> _원문_
▽

목차
1. PBL
2. 문헌고찰
3. 간호사정
4. 검사보고서
5. 약물보고서
6. 자료분석
7. 간호진단
8. 간호계획
9. 간호수행
10. 간호평가
11. 참고문헌(Reference)
본문내용
장 ○○씨는 85세 남환으로 Pneumonia, pleural effusion으로 약 1개월 전부터 local 요양병원에서 치료 중 호전 없어 내원 4일 전 ○○○병원으로 전원하였고, antibiotics Tx에도 불구하고 CXR에서 Pneumonia 악화 소견 보여 further management 위해 본원 ER로 transfer 되어 보호자 동반 에 응급실 통해 내원하였다. 진단명은 Acute respiratory failure, type unspecified, Paroxysmal A fib, pneumonia, BLL ,Pleural Effusion, Rt, Septic shock 이며, C.C로 호흡곤란을 호소하였다. 당시 V/S(T-P-R-BP)은 36.7-83-20-93/67이었고 M/S는 drowsy였으며, CBC 상 Hb 7.9로 나타나 PRC 2unit 수혈받았다. 일반적인 사항은 현재 배우자와는 사별하였고, 무직인 상태이며, 흡연력과 음주력은 없었다. 25년 전부터 항고혈압제 복용하다가 15일전부터 복용을 하지 않았으며, 전립선약은 5년간, 무릎통증으로 인한 약은 2년간, 변비약은 5년간, 알츠하이머 약을 복용한 투약력이 있었으며, 과거력으로 고혈압이 있으며, 2016년 복막염수술과 ileostomy, Rt 무릎 인공관절술, 대장 용종제거술을 한 수술력이 있다 가족력은 없으며 의치를 사용하는 상태이고 coccyx 10*5cm 3단계 욕창이 있었다.

△

> _활동_
원문에 나오는 환자가 응급실로 내원했을 때 주 호소(C.C)로 나타낸 증상은 무엇입니까?

(자료 모음에서 발췌한 행)

▽

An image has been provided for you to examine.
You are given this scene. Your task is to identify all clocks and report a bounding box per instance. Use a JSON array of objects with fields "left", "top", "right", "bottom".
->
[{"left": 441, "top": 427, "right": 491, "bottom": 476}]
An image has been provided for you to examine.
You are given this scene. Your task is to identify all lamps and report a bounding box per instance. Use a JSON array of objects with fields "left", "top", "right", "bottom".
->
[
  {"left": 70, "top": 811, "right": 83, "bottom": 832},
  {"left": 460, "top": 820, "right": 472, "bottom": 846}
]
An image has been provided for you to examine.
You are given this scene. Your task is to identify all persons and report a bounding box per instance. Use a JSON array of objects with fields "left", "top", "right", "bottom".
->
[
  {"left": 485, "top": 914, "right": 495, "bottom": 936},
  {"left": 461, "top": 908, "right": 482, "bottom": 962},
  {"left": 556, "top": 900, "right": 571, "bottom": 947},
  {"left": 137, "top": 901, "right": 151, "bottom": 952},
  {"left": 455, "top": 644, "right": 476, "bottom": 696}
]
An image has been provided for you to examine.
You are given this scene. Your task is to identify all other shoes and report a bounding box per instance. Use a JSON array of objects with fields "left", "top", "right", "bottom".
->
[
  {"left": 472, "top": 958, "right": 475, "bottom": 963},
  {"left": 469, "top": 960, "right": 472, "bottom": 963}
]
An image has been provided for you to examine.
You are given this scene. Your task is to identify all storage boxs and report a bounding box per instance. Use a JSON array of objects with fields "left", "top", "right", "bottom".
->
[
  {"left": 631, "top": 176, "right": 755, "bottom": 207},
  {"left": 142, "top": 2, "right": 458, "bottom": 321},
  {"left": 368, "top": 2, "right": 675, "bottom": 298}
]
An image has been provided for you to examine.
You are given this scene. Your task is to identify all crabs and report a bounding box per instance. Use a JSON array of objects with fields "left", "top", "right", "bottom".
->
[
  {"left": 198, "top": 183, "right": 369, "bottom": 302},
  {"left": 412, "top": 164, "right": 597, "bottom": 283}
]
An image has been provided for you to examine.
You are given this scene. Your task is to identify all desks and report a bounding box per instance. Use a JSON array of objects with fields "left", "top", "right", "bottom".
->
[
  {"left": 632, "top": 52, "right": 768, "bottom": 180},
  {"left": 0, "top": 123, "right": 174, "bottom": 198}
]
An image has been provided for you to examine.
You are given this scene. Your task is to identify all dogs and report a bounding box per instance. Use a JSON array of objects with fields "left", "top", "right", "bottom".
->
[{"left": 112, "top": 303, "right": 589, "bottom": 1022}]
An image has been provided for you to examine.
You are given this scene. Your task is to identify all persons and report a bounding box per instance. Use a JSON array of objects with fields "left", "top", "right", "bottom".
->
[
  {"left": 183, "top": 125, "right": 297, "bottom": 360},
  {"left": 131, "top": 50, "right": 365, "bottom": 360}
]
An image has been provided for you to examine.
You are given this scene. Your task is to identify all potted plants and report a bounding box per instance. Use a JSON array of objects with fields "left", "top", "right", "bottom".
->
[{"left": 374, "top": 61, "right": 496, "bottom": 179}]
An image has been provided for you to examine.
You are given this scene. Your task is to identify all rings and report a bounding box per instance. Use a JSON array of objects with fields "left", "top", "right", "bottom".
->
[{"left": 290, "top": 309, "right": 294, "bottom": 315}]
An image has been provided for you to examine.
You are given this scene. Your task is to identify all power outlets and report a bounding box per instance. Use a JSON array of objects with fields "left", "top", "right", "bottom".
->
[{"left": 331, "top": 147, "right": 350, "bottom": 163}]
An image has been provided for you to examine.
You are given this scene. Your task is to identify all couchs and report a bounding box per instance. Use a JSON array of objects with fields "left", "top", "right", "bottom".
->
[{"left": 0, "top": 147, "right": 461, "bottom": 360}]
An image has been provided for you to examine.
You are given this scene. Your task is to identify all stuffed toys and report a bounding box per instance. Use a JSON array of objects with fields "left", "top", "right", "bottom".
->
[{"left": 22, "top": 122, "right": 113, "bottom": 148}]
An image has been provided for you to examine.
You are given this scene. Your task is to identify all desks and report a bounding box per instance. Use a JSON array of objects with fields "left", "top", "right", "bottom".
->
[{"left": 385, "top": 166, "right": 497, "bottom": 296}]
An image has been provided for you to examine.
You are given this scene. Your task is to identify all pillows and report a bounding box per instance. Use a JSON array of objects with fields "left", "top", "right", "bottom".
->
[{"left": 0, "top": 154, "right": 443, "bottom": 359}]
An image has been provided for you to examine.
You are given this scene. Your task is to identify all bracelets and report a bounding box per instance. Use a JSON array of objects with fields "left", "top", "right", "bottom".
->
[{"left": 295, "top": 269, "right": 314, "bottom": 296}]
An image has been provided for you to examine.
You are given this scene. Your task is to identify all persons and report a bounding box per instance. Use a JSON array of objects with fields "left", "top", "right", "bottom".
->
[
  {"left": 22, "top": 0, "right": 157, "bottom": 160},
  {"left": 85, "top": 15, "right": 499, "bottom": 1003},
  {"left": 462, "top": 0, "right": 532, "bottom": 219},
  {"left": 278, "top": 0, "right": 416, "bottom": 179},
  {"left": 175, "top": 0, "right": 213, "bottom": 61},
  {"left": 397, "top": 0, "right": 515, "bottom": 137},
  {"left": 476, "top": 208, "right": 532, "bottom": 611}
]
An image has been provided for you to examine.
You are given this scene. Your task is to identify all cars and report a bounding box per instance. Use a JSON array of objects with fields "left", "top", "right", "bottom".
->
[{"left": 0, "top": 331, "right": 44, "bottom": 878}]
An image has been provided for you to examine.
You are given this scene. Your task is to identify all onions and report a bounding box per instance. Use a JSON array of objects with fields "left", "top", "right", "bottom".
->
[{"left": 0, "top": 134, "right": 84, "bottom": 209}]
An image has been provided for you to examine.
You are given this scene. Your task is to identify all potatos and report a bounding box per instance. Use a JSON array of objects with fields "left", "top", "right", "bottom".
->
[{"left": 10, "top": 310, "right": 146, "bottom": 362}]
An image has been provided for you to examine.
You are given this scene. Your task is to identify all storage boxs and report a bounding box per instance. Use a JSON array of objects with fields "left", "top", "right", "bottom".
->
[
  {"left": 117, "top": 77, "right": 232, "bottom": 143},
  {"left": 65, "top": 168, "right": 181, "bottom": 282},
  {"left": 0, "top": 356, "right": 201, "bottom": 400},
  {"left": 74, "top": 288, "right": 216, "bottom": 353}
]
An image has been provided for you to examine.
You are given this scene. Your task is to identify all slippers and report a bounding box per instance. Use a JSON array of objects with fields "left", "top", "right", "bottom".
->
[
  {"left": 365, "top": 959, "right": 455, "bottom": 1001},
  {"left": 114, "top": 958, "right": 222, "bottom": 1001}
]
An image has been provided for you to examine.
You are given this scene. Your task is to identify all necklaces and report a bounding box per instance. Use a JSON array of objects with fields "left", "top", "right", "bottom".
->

△

> _활동 답안_
호흡곤란입니다.